[Article]
↓↓↓

VAUGHAN et al. v. VAUGHAN.

18149.

Supreme Court of Georgia.

Submitted March 9, 1953.

Decided April 13, 1953.

*731 J. B. Langford and Ingram & Tull, for plaintiffs in error.

Jefferson L. Davis, Wood & Tallant, Davis & Cullens and Pittman & Greene, contra.

DUCKWORTH, Chief Justice.

The decisive question upon which all other issues must turn is the ownership of the lands involved. It plainly appears from the allegations of the petition that in one of the Bartow County cases this issue is between Dave N. Vaughan and Wylie Vaughan, and that none of the other parties here had any interest or claim in any of the issues there made. The other Bartow case is between all of the petitioners here and the defendant and relates to separate and distinct tracts of land. Manifestly, therefore, all evidence relevant to one of those cases would be wholly irrelevant to the other. The judgment in the case against Wylie Vaughan can have no legal effect, adversely or otherwise, upon the rights or liabilities of his mother, brother, and sisters who are the other parties here. If, as is contended in the present petition, Wylie Vaughan is the owner of the tract of land in the suit against him in Bartow County, he could not be required to account for any rents therefor, and a proper defense to that suit would require an adjudication of the issue as to the ownership thereof. Likewise, as to the other suit in Bartow Superior Court, if the petitioners here are, as they allege, the owners of the land therein involved, they could so plead as a defense, and an adjudication sustaining that plea would relieve them of any liability to account for rent. Therefore, it is apparent that the entire basis here alleged for recovery could be set forth as defenses to those actions and all rights of the parties could there be adjudicated.

It is a recognized rule of law that one may not refuse to file a defense to a pending suit against himself and then proceed to bring another action setting forth as grounds for recovery matters that should be pleaded as a defense to the pending suit. This rule was set forth by this court in McCall v. Fry, 120 Ga. 661, 663 (48 S. E. 200), wherein it said: "A defendant in a suit in the superior court is bound to set up all defenses that he has to the suit, either legal or equitable, and to pray for all the relief needed in aid thereof, ordinary or extraordinary, and he can not at will decline to litigate as a defendant over these matters and bring an independent suit against his adversary, who *732 has already brought him into court." See also Hamilton v. First Nat. Bank of Rome, 180 Ga. 820 (180 S. E. 840); Citizens & Southern Bank of Thomaston v. Barron, 181 Ga. 351 (181 S. E. 859); State Highway Department v. H. G. Hastings Co., 187 Ga. 204 (199 S.E. 793, 133 A. L. R. 1); Moore v. Robinson, 206 Ga. 27 (55 S. E. 2d, 711); Clay v. Smith, 207 Ga. 610 (63 S. E. 2d, 602); Cashin v. Markwalter, 208 Ga. 444 (67 S. E. 2d, 226).

It is stated in briefs of counsel for the plaintiffs in error that opposing counsel cited Cashin v. Markwalter, supra, and that the judgment of the lower court was predicated largely upon that decision. It is insisted by counsel that that decision is not controlling here. It should be noted however, that that case involved an action for partitioning and accounting, and it was held that a second suit could not be maintained. There the parties were apparently the same and all claimed an interest in the land sought to be partitioned, while here Wylie Vaughan is the only one of these petitioners that claims any interest in one of the tracts of land, and in this respect there is a stronger legal reason for disallowing this second suit than existed in the Cashin case.

↑↑↑

[Dataset excerpts]
↓↓↓

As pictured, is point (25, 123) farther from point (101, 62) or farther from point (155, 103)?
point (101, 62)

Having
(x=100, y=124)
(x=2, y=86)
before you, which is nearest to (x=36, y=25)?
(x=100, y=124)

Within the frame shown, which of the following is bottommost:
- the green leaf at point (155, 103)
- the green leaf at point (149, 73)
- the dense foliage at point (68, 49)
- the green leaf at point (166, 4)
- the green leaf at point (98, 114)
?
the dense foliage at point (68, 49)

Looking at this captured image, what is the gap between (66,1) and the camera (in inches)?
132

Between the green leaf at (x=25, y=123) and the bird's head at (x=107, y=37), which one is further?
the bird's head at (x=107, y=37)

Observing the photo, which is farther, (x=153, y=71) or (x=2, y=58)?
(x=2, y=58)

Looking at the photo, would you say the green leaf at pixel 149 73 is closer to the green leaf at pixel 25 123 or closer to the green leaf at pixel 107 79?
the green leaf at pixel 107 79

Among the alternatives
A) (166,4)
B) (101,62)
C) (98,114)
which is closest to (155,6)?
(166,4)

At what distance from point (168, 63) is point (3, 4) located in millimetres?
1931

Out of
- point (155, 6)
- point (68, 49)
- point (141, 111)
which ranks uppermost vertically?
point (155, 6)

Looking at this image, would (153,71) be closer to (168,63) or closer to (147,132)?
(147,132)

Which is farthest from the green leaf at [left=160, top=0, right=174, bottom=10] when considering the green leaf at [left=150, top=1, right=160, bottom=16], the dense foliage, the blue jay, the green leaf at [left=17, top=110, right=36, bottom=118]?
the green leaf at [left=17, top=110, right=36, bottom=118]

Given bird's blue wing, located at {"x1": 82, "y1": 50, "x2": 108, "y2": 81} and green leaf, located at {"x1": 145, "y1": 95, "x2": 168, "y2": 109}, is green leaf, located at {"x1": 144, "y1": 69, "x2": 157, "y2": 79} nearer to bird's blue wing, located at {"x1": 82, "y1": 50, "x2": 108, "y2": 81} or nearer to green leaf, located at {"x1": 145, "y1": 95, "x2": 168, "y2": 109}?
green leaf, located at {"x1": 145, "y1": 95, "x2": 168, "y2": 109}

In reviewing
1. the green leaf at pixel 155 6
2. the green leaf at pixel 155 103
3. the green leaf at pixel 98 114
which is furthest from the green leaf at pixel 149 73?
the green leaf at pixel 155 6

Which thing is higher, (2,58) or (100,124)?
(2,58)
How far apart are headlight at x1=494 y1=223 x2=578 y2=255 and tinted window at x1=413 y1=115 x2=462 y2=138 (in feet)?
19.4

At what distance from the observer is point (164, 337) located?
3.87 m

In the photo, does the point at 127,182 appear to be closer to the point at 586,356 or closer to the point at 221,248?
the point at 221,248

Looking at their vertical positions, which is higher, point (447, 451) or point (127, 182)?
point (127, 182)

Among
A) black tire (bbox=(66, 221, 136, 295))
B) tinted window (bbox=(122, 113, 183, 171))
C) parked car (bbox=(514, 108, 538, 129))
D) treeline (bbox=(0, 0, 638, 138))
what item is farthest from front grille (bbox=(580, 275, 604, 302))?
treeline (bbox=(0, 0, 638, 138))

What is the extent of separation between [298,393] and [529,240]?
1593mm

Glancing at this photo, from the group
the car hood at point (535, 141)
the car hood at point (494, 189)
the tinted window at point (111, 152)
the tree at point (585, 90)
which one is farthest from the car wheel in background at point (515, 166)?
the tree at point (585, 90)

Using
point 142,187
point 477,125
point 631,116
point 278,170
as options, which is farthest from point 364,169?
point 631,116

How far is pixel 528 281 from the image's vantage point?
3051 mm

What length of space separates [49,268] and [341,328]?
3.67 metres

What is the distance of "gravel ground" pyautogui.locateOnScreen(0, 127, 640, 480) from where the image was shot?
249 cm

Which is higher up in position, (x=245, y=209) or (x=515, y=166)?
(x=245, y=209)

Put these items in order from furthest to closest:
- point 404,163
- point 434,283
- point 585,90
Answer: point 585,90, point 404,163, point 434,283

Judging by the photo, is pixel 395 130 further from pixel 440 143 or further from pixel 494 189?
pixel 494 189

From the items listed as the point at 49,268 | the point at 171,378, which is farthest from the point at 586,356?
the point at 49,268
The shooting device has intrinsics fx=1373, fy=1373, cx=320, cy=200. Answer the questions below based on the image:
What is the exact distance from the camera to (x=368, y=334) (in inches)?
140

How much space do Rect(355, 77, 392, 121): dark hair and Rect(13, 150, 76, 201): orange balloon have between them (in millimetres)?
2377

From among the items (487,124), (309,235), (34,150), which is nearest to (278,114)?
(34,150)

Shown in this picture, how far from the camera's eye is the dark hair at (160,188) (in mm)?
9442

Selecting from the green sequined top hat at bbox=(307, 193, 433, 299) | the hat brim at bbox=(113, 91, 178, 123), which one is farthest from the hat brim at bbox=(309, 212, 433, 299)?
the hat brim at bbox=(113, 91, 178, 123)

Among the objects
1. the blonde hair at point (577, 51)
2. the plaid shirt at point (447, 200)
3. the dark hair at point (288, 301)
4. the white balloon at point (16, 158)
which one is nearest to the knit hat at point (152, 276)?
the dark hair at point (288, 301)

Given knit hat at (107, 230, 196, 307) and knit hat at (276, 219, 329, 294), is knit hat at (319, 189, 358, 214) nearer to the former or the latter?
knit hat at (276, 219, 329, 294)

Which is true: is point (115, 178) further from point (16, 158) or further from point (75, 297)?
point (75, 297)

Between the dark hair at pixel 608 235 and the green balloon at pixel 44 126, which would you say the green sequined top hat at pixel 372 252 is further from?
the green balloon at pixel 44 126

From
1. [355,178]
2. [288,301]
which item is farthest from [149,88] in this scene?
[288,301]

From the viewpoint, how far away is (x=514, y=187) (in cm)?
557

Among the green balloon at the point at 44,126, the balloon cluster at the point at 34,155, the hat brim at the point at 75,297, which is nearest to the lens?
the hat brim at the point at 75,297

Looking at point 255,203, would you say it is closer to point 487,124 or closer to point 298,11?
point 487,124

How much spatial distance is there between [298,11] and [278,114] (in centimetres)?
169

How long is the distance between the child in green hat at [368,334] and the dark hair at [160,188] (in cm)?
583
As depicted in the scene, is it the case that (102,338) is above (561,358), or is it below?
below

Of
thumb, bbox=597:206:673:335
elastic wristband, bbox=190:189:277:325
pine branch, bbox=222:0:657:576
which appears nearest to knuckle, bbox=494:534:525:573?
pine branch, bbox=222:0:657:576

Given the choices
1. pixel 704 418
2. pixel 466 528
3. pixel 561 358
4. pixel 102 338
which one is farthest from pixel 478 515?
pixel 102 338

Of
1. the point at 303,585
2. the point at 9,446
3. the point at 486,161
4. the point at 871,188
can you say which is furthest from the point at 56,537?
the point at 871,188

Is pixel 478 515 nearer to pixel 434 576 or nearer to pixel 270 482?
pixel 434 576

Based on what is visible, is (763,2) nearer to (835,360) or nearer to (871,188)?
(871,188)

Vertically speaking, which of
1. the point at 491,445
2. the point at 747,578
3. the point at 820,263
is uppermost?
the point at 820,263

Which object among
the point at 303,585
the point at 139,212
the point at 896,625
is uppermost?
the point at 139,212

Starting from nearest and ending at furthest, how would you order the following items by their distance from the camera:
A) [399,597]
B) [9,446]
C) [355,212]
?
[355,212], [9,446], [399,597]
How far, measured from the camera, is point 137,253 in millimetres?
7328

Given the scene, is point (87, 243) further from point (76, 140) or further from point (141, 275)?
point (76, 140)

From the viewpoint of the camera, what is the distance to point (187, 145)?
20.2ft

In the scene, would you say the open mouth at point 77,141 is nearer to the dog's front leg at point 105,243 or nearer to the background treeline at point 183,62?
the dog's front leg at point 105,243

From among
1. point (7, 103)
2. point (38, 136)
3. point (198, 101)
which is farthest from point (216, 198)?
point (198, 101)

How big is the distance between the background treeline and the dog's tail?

↑↑↑

[Objective]
Reproduce word for word the stretch of the court opinion from "Submitted March 9, 1953." through "DUCKWORTH, Chief Justice.".

[Exercise output]
Submitted March 9, 1953.

Decided April 13, 1953.

*731 J. B. Langford and Ingram & Tull, for plaintiffs in error.

Jefferson L. Davis, Wood & Tallant, Davis & Cullens and Pittman & Greene, contra.

DUCKWORTH, Chief Justice.